I remember fixing the reception on this by thumping it hard. Then there were the coat hanger aerial years...
All that effort to make sure we had access to all THREE channels! 

5. Black and white was cool

Champion the Wonder Horse! LOVED this show when I was a kid. Especially loved the theme song. This was back in the days when, even though we had colour TVs, we didn't mind watching black and white programmes. Now my kids think I'm nuts if I ask them to watch something that doesn't have colour. And if we go see a movie, they only want to come along if it's in 3D.

6. Hong Kong Phooey

Okay this is here for no reason other than I love Hong Kong Phooey. It was only on air for one season in the early 70s, but with repeats I think I watched it for about five years! After all, he is the number one super guy... :)

Right, that's it for my childhood walk down memory lane. It's time to get back to the present and my Invertary series. Goody Two Shoes should be on shelves - virtual and real - in about two weeks!!! (About time, I hear you cry!) :) And book three - Calamity Jean - is currently being written. Hopefully, now I'm well again, Calamity Jean shouldn't take too long to get to you.

Thanks again for all your patience! 

Friday, 5 September 2014

man vs magpie...

My husband's latest obsession is of the bird kind - at least he's moved on from cutting down trees. We couldn't afford to lose anymore buildings! Anyway, back to the bird. There's a magpie on our hill that keeps attacking Hubby. No matter what he does to deter it, the bird keeps coming back.

I don't get this.

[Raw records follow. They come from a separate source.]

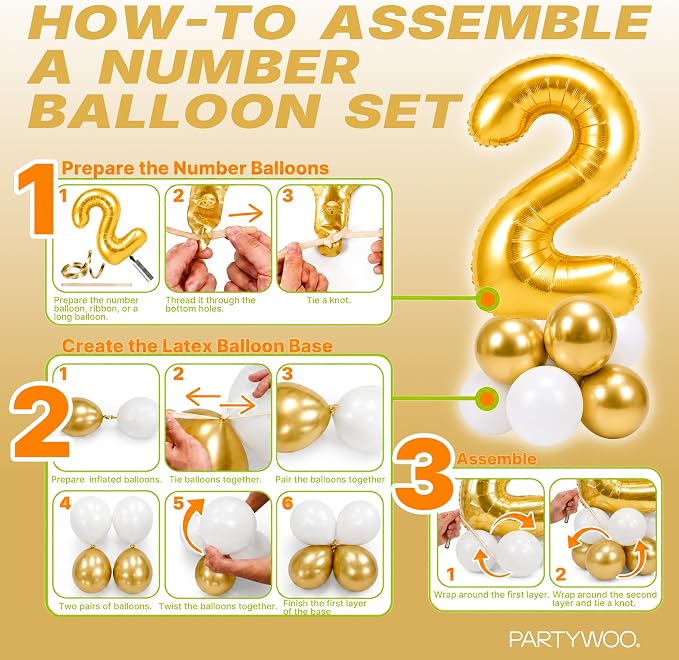 HOW-TO ASSEMBLE A NUMBER BALLOON SET

1 Prepare the Number Balloons

1 Prepare the number balloon, ribbon, or a long balloon.

2 Thread it through the bottom holes.

3 Tie a knot.

2 Create the Latex Balloon Base

1 Prepare inflated balloons.

2 Tie balloons together.

3 Pair the balloons together

4 Two pairs of balloons.

5 Twist the balloons together.

6 Finish the first layer of the base

3 Assemble

1 Wrap around the first layer.

2 Wrap around the second layer and tie a knot.

PARTYWOO.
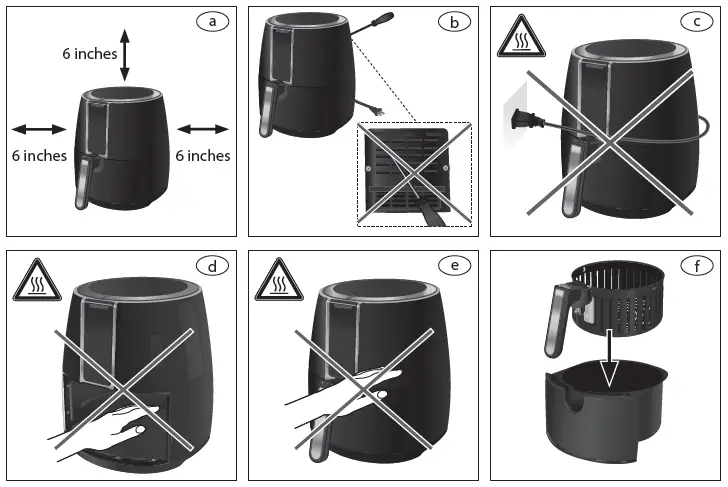 a

6 inches

6 inches

6 inches

b

c

d

e

f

Almost every animal, and bug, in Australia can kill you, but they warn people about angry birds?!!
Where are the signs warning you about poisonous spiders that hide in your shoes???
(Sorry, I have PTSD from my last trip to Oz!)
I was going to post a movie of the ongoing fight between hubby and the magpie, but I can't get one without camera shake - I laugh so hard. It's pretty clear that the magpie is winning the war. Yesterday, the bird swooped my husband and flew away with his hat. The hat he'd painted with eyes to keep the bird away.

yes, there are eyes on the internet ready for you to print ...
Today, in an escalation, hubby borrowed an air rifle from the neighbour. He's spent the morning stalking the bushes taking pot shots at the bird. Our hill is very steep and pretty barren, my husband is easy to spot. I'm sure I heard the magpie laughing at him. With Hubby's army training it's just a matter of time before he loses the plot completely and I find him in camouflage gear with bits of bush stuck to him. It's definitely war. The entertainment value of that bird alone is priceless, so I'm rooting for the bird!

I've been looking up magpies on the internet - yes, I should be writing - and found that Australia has an epidemic of magpie attacks. Youtube is full of people filming themselves under attack. Big brave Aussies taking on the tiny wee birds. ;) You don't see them harassing the crocodiles like that... Anyway, here's one Aussie guy's solution:

I'm not showing this to my husband.
We have three cats. I can just imagine what Hubby would come up with using my cats and a roll of duct tape...

Okay, enough of this! I need to get back to work. Goody Two Shoes is days away from release. Thanks again to everyone who has been so patient with me while I've been ill this last year. It feels good to be writing again - even if it is about magpies!